Adipose tissue is an active endocrine organ that secretes numerous chemokines, adipokines, and cytokines. It is speculated that increased levels of IL-10 and progesterone, which allow for survival of the fetus, also impair the ability of the T cell receptor to respond to stimulation. Although there was no difference in levels of IL-10, tissue progesterone is known to be concentrated in adipose tissue and tissue levels could be increased in obese subjects. It is possible that higher tissue levels of this immunosuppressive hormone in obese pregnancy leads to impaired T cell function. As has been previously reported in the literature, leptin levels were higher and adiponectin levels lower in Ob vs Lc. The expression of these adipokines has been shown to correlate with BMI and circulating levels are closely related to adiposity. Both of these adipokines are known to have immunomodulatory effects, and this is another potential etiology for the differences seen in immune function in obese pregnancy.

In our subjects, obesity was associated with less maternal education, lower income, and African American race. Upon analysis, we did not find education, race, or income to be specifically associated with markers of immune function. Although glucose levels were similar in the Ob and Lc groups, there is still a possibility that the Ob group had insulin resistance with higher insulin levels. Future studies could investigate the association between insulin resistance and immune function. Additionally, the Lc group gained more weight than the Ob group at 28 weeks of pregnancy, when immune markers were measured. If both prepregnancy weight and weight gained during pregnancy modulate immune response, this would further strengthen our findings. Finally, our sample size was small and future studies should aim to replicate results in a larger, more racially diverse population.

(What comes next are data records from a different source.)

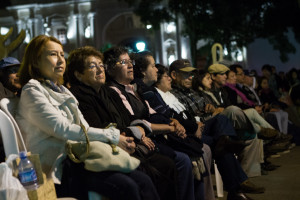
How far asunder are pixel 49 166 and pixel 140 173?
2.28ft

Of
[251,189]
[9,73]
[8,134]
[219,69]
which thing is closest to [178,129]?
[251,189]

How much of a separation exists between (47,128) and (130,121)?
1282mm

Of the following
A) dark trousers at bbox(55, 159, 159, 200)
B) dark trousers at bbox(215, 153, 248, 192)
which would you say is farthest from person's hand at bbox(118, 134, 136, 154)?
dark trousers at bbox(215, 153, 248, 192)

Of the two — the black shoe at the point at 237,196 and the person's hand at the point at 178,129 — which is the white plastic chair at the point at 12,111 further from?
the black shoe at the point at 237,196

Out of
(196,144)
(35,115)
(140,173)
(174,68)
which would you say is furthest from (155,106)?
(35,115)

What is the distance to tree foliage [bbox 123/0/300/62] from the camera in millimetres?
23125

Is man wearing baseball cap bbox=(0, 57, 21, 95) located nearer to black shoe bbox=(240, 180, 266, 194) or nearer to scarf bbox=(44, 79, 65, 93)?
scarf bbox=(44, 79, 65, 93)

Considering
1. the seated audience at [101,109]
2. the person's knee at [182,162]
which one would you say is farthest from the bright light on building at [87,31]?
the seated audience at [101,109]

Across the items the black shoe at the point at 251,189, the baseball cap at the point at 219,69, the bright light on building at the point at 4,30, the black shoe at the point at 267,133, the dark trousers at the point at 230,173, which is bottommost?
the black shoe at the point at 251,189

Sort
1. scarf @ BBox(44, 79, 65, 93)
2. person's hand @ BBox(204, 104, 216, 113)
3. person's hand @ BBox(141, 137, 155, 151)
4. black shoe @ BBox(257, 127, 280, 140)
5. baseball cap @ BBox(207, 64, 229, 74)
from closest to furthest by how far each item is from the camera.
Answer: scarf @ BBox(44, 79, 65, 93)
person's hand @ BBox(141, 137, 155, 151)
person's hand @ BBox(204, 104, 216, 113)
black shoe @ BBox(257, 127, 280, 140)
baseball cap @ BBox(207, 64, 229, 74)

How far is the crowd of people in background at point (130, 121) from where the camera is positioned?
335 centimetres

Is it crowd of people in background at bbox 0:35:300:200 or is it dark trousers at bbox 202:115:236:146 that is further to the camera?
dark trousers at bbox 202:115:236:146

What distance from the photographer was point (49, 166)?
337 cm

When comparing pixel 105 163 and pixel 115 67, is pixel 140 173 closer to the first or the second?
pixel 105 163
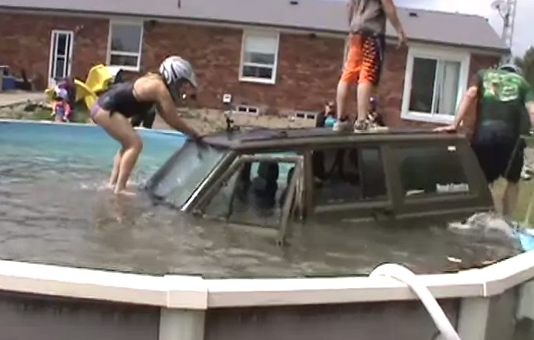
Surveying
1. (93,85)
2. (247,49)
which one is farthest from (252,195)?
(247,49)

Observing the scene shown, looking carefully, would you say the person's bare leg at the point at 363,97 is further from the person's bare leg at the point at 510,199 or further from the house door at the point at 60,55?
the house door at the point at 60,55

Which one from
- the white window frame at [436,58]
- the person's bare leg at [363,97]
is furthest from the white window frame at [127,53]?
the person's bare leg at [363,97]

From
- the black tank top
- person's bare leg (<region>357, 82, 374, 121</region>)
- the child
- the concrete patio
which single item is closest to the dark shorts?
person's bare leg (<region>357, 82, 374, 121</region>)

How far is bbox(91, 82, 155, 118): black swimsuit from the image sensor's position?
856 cm

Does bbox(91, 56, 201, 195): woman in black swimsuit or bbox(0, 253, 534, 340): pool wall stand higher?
bbox(91, 56, 201, 195): woman in black swimsuit

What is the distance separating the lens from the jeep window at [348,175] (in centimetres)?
730

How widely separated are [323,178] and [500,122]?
230 centimetres

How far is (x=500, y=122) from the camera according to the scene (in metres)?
8.82

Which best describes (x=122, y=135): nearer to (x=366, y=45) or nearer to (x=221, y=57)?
(x=366, y=45)

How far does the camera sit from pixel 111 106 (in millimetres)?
8633

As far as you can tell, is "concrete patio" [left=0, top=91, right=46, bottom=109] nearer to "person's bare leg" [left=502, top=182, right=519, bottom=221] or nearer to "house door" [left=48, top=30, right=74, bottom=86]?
"house door" [left=48, top=30, right=74, bottom=86]

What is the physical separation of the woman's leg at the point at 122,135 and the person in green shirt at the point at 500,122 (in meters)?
2.86

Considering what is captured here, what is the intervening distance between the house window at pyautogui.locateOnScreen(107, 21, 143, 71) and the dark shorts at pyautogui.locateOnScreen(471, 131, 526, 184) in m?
24.2

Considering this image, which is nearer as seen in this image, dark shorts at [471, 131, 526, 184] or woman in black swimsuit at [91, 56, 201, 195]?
woman in black swimsuit at [91, 56, 201, 195]
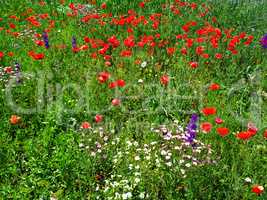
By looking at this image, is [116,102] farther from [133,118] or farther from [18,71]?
[18,71]

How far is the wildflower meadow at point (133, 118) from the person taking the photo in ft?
13.0

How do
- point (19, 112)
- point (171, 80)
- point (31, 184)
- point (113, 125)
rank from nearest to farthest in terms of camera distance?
point (31, 184), point (113, 125), point (19, 112), point (171, 80)

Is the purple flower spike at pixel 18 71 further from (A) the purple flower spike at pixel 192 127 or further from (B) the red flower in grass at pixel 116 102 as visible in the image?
(A) the purple flower spike at pixel 192 127

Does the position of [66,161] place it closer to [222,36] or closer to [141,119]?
[141,119]

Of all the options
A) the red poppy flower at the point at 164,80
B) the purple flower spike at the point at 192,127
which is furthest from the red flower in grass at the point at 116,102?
the purple flower spike at the point at 192,127

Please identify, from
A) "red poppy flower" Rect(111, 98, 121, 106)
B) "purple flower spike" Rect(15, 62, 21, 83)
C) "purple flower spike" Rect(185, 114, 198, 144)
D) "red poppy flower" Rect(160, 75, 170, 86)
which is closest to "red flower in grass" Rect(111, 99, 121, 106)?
"red poppy flower" Rect(111, 98, 121, 106)

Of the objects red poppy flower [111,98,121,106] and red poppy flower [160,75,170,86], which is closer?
red poppy flower [111,98,121,106]

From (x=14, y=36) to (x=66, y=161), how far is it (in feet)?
11.6

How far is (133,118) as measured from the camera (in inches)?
192

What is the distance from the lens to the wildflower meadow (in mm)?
3967

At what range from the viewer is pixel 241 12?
8.20 meters

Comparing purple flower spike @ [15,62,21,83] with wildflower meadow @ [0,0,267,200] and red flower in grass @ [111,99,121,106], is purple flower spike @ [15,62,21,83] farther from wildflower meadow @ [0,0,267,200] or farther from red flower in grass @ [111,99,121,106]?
red flower in grass @ [111,99,121,106]

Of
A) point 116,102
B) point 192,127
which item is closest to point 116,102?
point 116,102

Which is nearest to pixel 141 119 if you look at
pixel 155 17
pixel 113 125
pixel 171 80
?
pixel 113 125
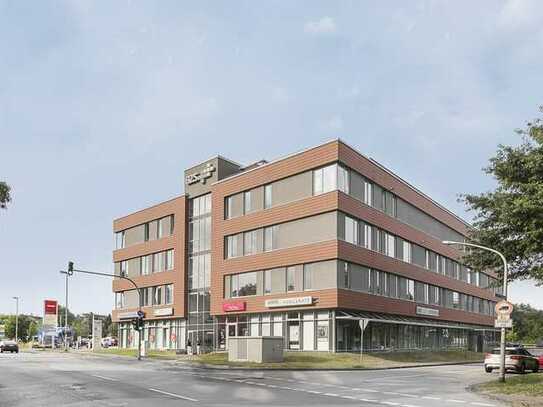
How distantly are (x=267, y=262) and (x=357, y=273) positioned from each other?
752 centimetres

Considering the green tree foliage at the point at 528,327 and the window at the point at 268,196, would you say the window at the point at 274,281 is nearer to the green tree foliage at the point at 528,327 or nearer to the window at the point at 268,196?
the window at the point at 268,196

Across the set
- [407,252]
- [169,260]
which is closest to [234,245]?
[169,260]

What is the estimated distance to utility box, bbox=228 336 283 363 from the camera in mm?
40750

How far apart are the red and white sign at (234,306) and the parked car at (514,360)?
23.8 m

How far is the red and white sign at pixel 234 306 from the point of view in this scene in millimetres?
56050

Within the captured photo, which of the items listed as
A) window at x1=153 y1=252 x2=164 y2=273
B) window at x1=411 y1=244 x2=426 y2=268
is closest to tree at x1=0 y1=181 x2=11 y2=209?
window at x1=411 y1=244 x2=426 y2=268

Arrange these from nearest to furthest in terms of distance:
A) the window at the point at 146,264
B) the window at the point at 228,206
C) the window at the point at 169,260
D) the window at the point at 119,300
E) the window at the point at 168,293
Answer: the window at the point at 228,206
the window at the point at 168,293
the window at the point at 169,260
the window at the point at 146,264
the window at the point at 119,300

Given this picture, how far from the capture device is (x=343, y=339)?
163 ft

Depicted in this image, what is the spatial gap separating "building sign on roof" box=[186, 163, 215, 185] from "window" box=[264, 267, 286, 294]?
14.3 metres

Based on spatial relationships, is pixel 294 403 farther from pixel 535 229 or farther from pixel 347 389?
pixel 535 229

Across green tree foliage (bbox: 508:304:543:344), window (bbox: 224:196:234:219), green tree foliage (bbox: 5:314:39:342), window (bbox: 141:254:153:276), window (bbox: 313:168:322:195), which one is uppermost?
window (bbox: 313:168:322:195)

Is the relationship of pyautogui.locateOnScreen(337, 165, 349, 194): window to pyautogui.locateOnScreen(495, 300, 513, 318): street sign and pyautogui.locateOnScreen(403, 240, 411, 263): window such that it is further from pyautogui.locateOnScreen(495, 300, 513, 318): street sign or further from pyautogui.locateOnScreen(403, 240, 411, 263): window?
pyautogui.locateOnScreen(495, 300, 513, 318): street sign

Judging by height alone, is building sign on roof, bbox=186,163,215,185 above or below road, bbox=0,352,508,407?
above

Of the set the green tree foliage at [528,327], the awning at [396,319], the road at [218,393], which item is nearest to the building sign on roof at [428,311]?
the awning at [396,319]
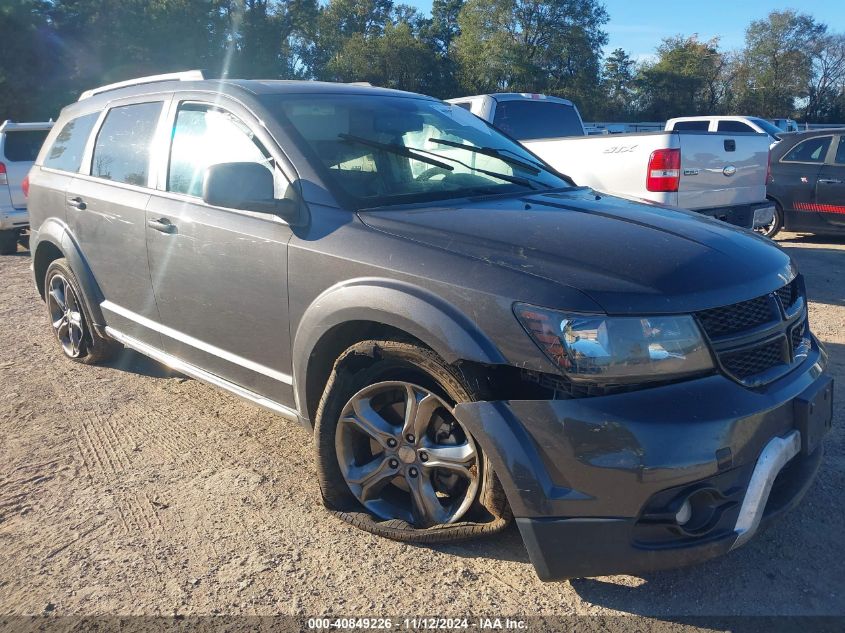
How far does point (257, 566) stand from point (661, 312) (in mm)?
1804

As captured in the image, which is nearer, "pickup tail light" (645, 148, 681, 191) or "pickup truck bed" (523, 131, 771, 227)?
"pickup tail light" (645, 148, 681, 191)

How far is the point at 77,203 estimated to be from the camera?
4762mm

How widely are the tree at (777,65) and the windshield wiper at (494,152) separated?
51.7m

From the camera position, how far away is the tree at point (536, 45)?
5034 cm

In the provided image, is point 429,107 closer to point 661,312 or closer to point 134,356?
point 661,312

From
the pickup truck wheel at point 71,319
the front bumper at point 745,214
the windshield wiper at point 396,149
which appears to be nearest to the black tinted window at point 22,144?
the pickup truck wheel at point 71,319

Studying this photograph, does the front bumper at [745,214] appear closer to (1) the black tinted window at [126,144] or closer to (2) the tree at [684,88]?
(1) the black tinted window at [126,144]

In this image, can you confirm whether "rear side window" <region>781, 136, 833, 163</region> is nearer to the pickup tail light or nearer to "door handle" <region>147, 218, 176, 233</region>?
the pickup tail light

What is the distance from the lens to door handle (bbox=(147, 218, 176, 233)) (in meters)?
3.80

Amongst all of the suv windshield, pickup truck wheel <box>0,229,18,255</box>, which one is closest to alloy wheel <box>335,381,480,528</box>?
the suv windshield

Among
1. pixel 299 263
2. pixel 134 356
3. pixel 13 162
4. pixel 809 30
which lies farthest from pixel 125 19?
pixel 809 30

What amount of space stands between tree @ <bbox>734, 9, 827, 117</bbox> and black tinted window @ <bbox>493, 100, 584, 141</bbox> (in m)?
45.1

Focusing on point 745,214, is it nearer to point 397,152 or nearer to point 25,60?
point 397,152

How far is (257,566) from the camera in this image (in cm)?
288
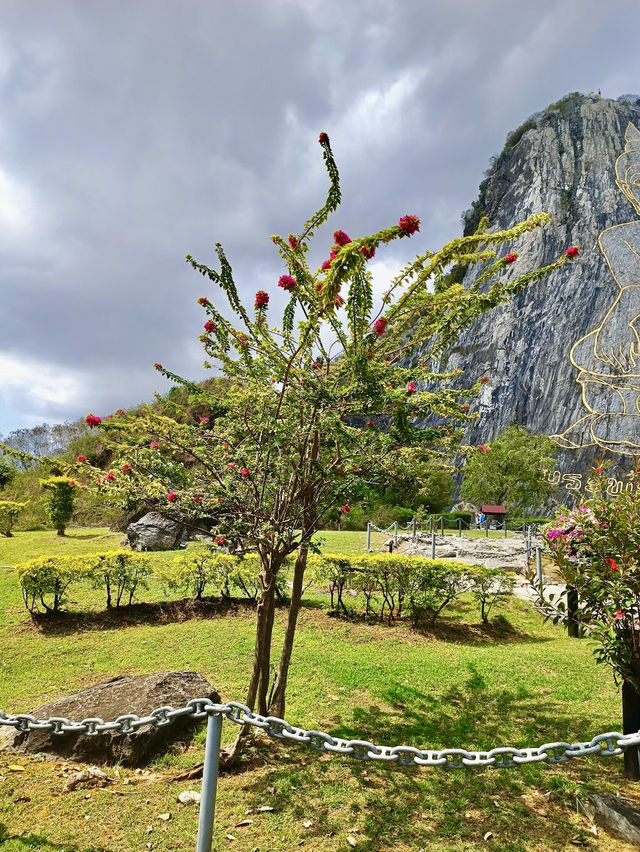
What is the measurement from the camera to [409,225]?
2.65 meters

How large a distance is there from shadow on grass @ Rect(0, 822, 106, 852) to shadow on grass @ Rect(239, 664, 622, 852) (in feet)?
3.43

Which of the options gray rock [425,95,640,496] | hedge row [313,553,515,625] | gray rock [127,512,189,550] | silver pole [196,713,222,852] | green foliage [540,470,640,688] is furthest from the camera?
gray rock [425,95,640,496]

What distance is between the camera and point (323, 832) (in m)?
2.75

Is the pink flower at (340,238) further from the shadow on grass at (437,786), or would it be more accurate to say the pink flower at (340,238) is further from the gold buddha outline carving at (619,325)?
the gold buddha outline carving at (619,325)

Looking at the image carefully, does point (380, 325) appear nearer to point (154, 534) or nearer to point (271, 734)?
point (271, 734)

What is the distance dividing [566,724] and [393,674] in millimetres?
1965

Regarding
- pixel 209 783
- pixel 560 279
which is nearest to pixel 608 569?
pixel 209 783

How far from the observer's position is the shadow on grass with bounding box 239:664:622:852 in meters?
2.77

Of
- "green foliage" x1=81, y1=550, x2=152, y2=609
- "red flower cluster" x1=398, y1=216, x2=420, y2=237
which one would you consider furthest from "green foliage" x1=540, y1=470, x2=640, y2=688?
"green foliage" x1=81, y1=550, x2=152, y2=609

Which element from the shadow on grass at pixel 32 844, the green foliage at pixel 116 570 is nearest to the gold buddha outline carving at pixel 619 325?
the green foliage at pixel 116 570

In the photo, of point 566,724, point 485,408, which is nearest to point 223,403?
point 566,724

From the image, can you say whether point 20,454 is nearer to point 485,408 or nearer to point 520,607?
point 520,607

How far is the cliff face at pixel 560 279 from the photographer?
3456 centimetres

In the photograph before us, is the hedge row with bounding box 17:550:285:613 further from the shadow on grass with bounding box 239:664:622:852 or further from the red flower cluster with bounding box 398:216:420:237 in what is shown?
the red flower cluster with bounding box 398:216:420:237
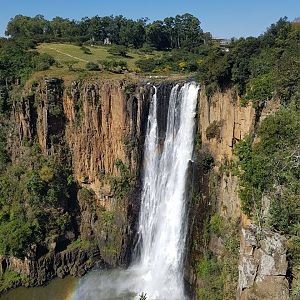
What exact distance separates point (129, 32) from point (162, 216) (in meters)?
28.7

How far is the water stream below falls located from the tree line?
2119 centimetres

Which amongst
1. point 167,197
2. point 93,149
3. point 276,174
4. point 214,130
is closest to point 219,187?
point 214,130

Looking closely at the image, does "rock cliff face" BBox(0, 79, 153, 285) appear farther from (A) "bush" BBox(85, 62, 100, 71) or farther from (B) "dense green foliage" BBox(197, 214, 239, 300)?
(B) "dense green foliage" BBox(197, 214, 239, 300)

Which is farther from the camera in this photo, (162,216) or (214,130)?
(162,216)

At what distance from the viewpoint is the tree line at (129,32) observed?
158ft

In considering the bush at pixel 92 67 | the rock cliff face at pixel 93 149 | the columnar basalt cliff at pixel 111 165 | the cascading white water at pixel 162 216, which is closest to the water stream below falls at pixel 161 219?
the cascading white water at pixel 162 216

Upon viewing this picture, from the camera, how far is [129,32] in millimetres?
48625

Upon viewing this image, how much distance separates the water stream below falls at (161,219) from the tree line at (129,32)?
21.2 m

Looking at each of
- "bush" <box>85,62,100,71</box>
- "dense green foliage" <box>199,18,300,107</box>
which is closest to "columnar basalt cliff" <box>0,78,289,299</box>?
"dense green foliage" <box>199,18,300,107</box>

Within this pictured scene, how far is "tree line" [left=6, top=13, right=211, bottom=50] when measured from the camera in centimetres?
4806

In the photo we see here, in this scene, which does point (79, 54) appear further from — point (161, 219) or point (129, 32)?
point (161, 219)

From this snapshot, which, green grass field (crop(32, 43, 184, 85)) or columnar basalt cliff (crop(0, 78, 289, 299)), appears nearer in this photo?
columnar basalt cliff (crop(0, 78, 289, 299))

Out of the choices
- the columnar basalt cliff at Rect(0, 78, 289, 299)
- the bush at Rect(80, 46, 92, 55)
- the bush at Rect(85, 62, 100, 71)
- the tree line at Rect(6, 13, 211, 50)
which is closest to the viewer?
the columnar basalt cliff at Rect(0, 78, 289, 299)

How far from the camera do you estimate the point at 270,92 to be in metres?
20.1
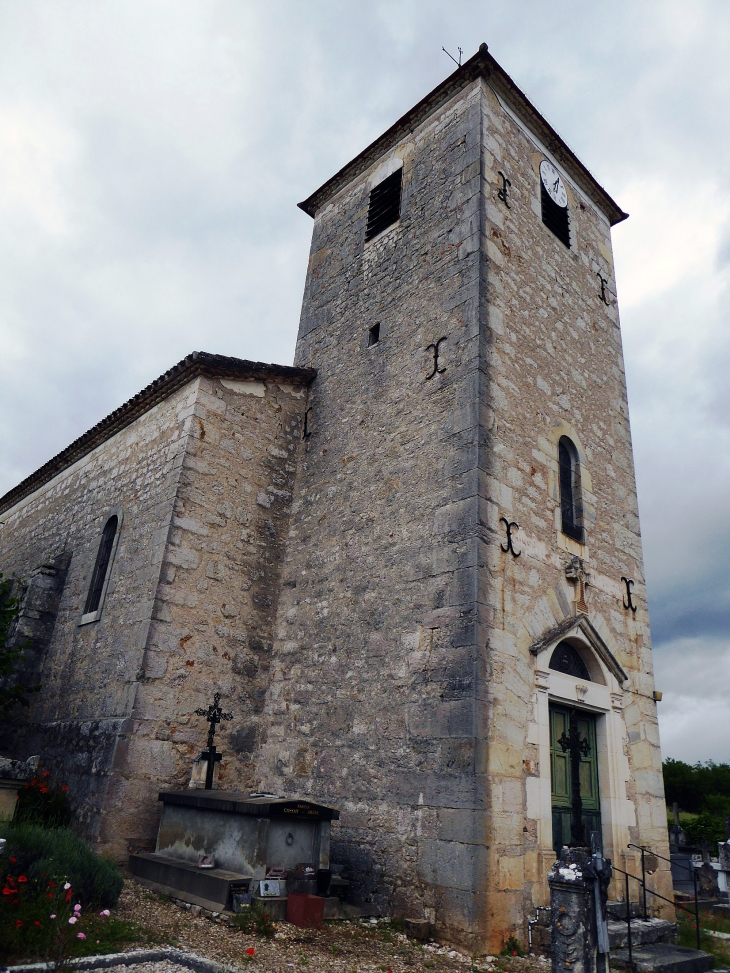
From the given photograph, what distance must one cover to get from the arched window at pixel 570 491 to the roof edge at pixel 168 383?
159 inches

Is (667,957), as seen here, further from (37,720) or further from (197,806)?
(37,720)

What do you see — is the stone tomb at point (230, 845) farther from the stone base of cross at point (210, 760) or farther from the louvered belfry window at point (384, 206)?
the louvered belfry window at point (384, 206)

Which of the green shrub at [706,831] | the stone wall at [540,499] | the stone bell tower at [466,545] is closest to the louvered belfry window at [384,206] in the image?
the stone bell tower at [466,545]

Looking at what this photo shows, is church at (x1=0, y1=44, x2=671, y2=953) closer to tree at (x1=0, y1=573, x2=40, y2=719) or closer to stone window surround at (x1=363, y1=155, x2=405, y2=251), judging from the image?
stone window surround at (x1=363, y1=155, x2=405, y2=251)

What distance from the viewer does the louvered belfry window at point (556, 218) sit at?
36.5 feet

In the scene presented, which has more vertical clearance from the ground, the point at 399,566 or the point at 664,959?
the point at 399,566

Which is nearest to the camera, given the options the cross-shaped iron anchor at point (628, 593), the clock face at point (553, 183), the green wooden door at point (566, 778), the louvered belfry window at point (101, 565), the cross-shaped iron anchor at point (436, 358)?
the green wooden door at point (566, 778)

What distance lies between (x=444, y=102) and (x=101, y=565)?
878 cm

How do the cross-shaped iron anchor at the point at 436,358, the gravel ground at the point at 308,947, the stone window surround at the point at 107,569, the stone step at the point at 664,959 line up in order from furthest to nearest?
the stone window surround at the point at 107,569 → the cross-shaped iron anchor at the point at 436,358 → the stone step at the point at 664,959 → the gravel ground at the point at 308,947

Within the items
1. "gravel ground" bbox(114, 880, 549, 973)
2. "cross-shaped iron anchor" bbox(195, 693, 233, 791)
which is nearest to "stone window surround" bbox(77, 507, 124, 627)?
"cross-shaped iron anchor" bbox(195, 693, 233, 791)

Our results provide a potential mechanistic underpinning and show the specific components of the immune system that are dysregulated in obese pregnancy, predisposing mothers and infants to infectious morbidity. This is of particular importance because more than half of the reproductive-age women in the United States today are overweight or obese. Perinatal infections can have serious, lifelong consequences for mother and infant. Our results suggest that heightened surveillance, prevention, and treatment of specific infectious morbidities of pregnancy in obese women could be warranted.